◆ Action item
Set down each line exactly, beginning with the one that contains "Tres electrodomésticos indispensables" and continuing through the last line of the listing, and nothing else.

◆ Provided entries
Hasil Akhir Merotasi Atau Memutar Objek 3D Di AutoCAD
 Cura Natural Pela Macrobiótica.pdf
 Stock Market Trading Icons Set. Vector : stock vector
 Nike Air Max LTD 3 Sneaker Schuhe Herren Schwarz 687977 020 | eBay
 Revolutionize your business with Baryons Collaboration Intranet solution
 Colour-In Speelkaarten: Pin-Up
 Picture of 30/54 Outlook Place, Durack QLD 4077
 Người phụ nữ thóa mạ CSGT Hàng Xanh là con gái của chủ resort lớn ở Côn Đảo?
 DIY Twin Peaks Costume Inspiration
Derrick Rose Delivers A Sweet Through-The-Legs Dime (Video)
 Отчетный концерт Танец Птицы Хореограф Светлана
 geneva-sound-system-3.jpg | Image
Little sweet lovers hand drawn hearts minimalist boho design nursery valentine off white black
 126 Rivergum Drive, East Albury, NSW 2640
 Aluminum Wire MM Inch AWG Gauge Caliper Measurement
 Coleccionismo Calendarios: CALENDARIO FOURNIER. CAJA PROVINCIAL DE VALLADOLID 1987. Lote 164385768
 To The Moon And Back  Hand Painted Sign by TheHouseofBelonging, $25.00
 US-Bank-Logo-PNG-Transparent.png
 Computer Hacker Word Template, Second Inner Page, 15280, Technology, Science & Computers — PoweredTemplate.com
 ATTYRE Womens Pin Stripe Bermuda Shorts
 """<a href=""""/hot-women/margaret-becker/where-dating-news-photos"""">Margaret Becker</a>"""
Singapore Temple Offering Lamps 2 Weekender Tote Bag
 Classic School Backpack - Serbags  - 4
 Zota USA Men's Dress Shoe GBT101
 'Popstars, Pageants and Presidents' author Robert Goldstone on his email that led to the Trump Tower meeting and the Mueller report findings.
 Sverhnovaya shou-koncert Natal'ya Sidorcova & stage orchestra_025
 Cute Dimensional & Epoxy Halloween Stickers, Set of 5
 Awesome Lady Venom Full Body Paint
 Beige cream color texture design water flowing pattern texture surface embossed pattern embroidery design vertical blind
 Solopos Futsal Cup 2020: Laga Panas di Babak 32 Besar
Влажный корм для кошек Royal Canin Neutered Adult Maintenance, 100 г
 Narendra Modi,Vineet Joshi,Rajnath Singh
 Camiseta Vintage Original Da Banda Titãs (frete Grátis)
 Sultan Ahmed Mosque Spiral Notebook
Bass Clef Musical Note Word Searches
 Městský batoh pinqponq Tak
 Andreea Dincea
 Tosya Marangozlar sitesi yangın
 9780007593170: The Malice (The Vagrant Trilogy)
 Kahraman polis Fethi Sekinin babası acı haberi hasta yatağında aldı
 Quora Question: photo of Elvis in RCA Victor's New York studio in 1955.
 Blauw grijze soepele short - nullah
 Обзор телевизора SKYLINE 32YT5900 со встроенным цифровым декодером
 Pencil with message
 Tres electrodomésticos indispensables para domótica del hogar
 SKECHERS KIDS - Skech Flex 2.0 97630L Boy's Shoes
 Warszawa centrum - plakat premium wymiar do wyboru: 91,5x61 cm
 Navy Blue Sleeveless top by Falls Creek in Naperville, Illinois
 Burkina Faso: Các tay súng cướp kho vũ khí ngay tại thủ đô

◆ Expected answer
 Tres electrodomésticos indispensables para domótica del hogar
 SKECHERS KIDS - Skech Flex 2.0 97630L Boy's Shoes
 Warszawa centrum - plakat premium wymiar do wyboru: 91,5x61 cm
 Navy Blue Sleeveless top by Falls Creek in Naperville, Illinois
 Burkina Faso: Các tay súng cướp kho vũ khí ngay tại thủ đô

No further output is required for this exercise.